:: Page ::
◆ ◆ ◆
All this was made possible through a body of
writing, of which creative works constitute an
important component that formed the social and
political consciousness over the past several decades,
as already seen. Modern Arabic literature of the
region, fired on by passionate writers like Mahmoud
Darvish, Adonis and others, led the trail for further
explorations in modernity, reacting to the reality
at hand. Some writers gave expression to the
inexpressible, through their poetry, short stories,
novels etc. For example, Hisham Mater’s novel
Anatomy of a Disappearance (available in India), deals
with the shocking police state that Libya was, the
regime kidnapping and eliminating dissenters,
tracking them down anywhere in the world.
This is where I wish to introduce the role of a particularly
interesting English language literary journal published from
London. Banipal (named after the legendary Assyrian king
Ashurbanipal, a great patron of the arts, who set up the first
systematic, organised library in Nineveh) a quarterly founded in
1998 in London by Margaret Obank, (who remained Publisher/
Editor up to Issue No. 37, when Deputy Editor Samuel Shimon,
a renowned Iraqi novelist, has been elevated as Editor) has been
bringing out special issues from literatures of the Arab Middle
East and North African countries. Interestingly, specials on Yemeni,
Tunisian and Libyan literatures came out a couple of months
before the revolutions broke out in these countries. Of course,
the Arabic originals from which the English translations appeared
in this journal, used to exist over the last several decades, but
their availability in English has thrown them open to the entire
world. This journal has, no doubt, played an important part during
the last thirteen crucial years, in getting more and more readers
and writers interested in the cultural ethos of the Arab world,
blasting away deep-rooted biases and suspicions.
Another interesting detail about this magazine is that it
is in the format of Indian Literature— the same size, 200 plus
pages in single column.
In this issue we introduce two new sections. One is “Literature
from the Margins.” From all over the country, writers who are
not seen in the mainstream for various reasons, those who belong
to and write about small/marginal communities, are intended
to be given a rare chance to be read on a national scale. We
begin with poetry from Gujarati, which forms only the first part
of the material collected by Kanji Patel, the noted Gujarati poet.
Another new section is “Younglife.” Literature for/by
young adults will be published in this section. This is in consonance
with the policy of Sahitya Akademi which has recently instituted
Bal Sahitya Puraskar and Yuva Puraskar. We begin with a short
travelogue by a sixteen-year-old schoolgirl.
In the coming issues, we plan to create another new
section, “Green” dedicated to environment-oriented creative
literature.
We welcome contributions in all the above genres.
Submissions can be sent to indlit@gmail.com. Hard copy
submissions can be mailed to the editor.
July-August, from mid-July to mid-August to be precise, comprise
the Malayalam month of Karkkidakam, corresponding roughly
with Ashaadhom of Shaka Era and the Aadi month of the Tamils.
Dakshinaayanam starts on the first day of this month, with the
sun moving to the Tropic of Capricorn. In Kerala this is a month
of spiritual and physical rejuvenation, with the believers engaged
in a month-long daily reading of Ramayana purging the spirit
of pent-up bad karmas and also undergoing corrective Ayurvedic
treatments accompanied by suitable diets in an atmosphere
cooled by the monsoon rains.
◆ ◆ ◆
Data entries:
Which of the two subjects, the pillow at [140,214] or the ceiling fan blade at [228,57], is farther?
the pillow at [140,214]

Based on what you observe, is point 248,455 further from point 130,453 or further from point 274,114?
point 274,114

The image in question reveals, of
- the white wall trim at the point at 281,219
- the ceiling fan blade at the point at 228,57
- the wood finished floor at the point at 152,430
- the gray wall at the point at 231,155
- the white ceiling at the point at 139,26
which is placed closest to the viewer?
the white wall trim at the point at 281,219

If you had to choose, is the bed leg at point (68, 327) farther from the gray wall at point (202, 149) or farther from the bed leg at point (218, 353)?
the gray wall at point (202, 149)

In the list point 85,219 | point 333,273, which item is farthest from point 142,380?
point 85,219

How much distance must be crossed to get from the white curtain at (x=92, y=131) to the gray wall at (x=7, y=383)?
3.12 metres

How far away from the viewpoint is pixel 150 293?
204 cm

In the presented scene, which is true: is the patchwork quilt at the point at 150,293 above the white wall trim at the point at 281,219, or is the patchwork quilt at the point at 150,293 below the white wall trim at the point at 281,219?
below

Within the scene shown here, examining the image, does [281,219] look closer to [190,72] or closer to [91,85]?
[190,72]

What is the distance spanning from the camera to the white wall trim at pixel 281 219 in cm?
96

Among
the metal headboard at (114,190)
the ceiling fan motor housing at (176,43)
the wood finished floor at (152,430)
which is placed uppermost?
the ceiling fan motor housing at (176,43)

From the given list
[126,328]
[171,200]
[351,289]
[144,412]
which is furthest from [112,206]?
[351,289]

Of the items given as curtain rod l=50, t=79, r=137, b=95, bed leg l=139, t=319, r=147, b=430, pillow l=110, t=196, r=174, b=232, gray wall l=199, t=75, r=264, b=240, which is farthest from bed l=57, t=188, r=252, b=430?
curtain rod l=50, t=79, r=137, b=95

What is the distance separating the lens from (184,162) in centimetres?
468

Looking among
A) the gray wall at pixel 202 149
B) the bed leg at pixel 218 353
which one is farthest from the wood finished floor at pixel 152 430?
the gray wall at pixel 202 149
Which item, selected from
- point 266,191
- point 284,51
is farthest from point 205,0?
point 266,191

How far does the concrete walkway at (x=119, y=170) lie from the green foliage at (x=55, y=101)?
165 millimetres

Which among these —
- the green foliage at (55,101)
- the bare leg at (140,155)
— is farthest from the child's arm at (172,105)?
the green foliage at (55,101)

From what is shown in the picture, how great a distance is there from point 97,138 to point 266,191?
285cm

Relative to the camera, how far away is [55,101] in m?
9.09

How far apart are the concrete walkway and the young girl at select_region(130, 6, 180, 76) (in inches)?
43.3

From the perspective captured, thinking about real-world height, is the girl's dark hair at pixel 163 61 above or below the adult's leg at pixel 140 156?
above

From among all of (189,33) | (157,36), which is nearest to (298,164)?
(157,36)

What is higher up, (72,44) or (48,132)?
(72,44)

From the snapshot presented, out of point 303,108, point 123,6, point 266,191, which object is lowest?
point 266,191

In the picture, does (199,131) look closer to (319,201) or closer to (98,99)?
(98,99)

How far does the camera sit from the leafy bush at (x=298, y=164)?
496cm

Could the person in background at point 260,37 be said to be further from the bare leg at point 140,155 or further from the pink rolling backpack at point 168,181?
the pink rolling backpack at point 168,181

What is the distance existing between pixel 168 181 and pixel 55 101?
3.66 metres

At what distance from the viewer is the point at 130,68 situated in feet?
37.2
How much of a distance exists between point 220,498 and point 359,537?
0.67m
◆ ◆ ◆
:: Given task A ::
Reproduce the entries verbatim, from the line that contains "How far does the camera" up to and including the final line of the entries.
:: Given task B ::
Pick up the editorial on Arabic literature and the journal's new sections right after its final sentence, and keep writing.
The editorial and the entries were taken from separate, unrelated sources.

:: Expected answer A ::
How far does the camera sit from the leafy bush at (x=298, y=164)?
496cm

Could the person in background at point 260,37 be said to be further from the bare leg at point 140,155 or further from the pink rolling backpack at point 168,181?
the pink rolling backpack at point 168,181

What is the distance existing between pixel 168 181 and pixel 55 101?
3.66 metres

At what distance from the viewer is the point at 130,68 situated in feet?
37.2
How much of a distance exists between point 220,498 and point 359,537?
0.67m

:: Expected answer B ::
The season around Karkkidakam, when the monsoons
intensify, is also believed to be a period during which a large
number of deaths occur, especially around the new moon of
the month. This year, a number of people, some of whom were
literary and cultural figures whom I personally knew, fell its
victims.
First, just before the onset of the month, Sunil Poolani,
a writer, editor and publisher who lived life on the edge following
the good old tradition of the ‘rebellious writer,’ died in his sleep.
In his early youth, he had joined the fiery band of the last wave
of the romantic revolutionaries in Kerala. Those were indeed
the handful who offered at least a semblance of resistance to
rampant social and cultural ills. Soon, the movement got bogged
down in endless ideological debates; eventually, it all but petered
out. However, some of the zealous youths who could not brook
such tepid transformations, left Kerala seeking adventure in other
parts of the country or even outside. Sunil was one of them.
Though we had met only once, Sunil kept in constant touch
with me, mainly on gmail chat. He had taken the liberty of coopting
me, along with well-known figures, as one of the
‘Contributing Editors’ of Urban Voice, the literary and cultural
periodical he edited. Shortly before his death, he had got from
me with his usual skills of persuasion, a piece on Libya for its
latest issue, which I saw after his death. I salute this intrepid
warrior of the printed word.
K. Ravindran, a literary, ideological and cultural icon of
Kerala who passed away on 4th July, was closely known to me.
Ravindran, better known as ‘Chintha’ Ravi—so called because he
was one of the pioneering editorial board members of the Marxist
Party’s ideological journal, Chintha — was a writer and film maker
who was one of a kind. It was Ravi who gave the Malayalam
travelogue a modern creative character with a stamp all his own.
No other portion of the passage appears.